Ces voyous qui infestent un territoire pourtant figurant sur la carte touristique de Bgayet, font la loi au vu et au su de tout le monde ! Dès les premières heures de la journée, l’alerte à une agression à l’arme blanche est donnée.
“Je me suis rendu au Cap Carbon en compagnie de mon épouse et de mes deux enfants dimanche passé question de prendre un peu d’air frais et de me changer les idées. Quelques minutes seulement après avoir garé ma voiture dans le parking attenant à une aire de jeu, un bruit de vitre brisée me fit tourner la tête, la vite arrière de ma propre voiture venait de voler en éclats. C’était l’œuvre de deux individus sortis de je ne sais où.

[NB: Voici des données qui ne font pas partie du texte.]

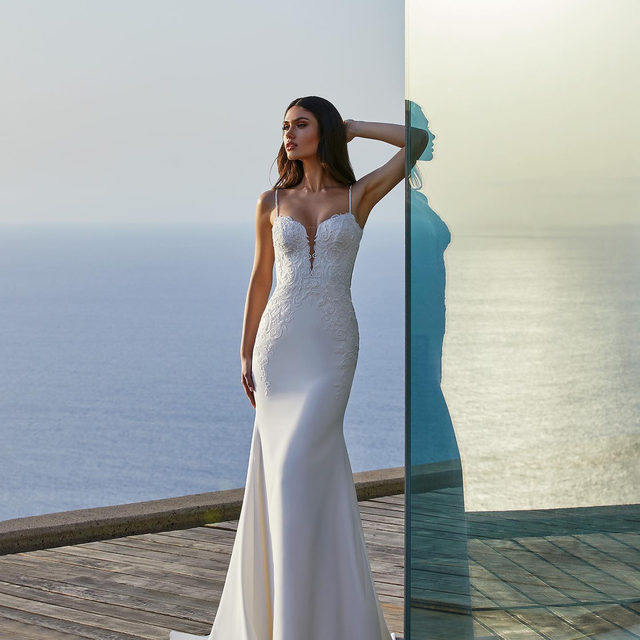 With or without statement sleeves?  A mermaid-cut gown with hand-threaded embroidery ripples over the hip and bodice. Try on the Clara dress at @raffaeleciucabridal Exclusive Event. Link in bio to sign up!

Les deux bandits ont pris tout ce qui se trouvait sur la banquette arrière de ma voiture, dont le téléphone portable de ma femme, nos papiers, une somme d’argent et un cartable contenant des documents administratifs avant de s’évanouir dans la nature. Cela s’est passé vers dix heures», raconte Madjid, qui reste, trois jours plus tard après les faits, sous le choc. Cette énième victime des voyous qui peuplent le Cap Carbon précise qu’une plainte contre “X” a été déposée le jour même sur le bureau de la gendarmerie pour vol. Loin de constituer des faits divers anodins, les actes d’agression à l’arme blanche dont le motif reste principalement le vol, porte un coup dur à la réputation de l’un des sites touristiques le plus prisés de Bgayet. “En ce qui me concerne, je ne remettrai plus les pieds dans cet endroit», tranche Madjid, qui n’est pas prêt, semble-t-il d’oublier sa mésaventure.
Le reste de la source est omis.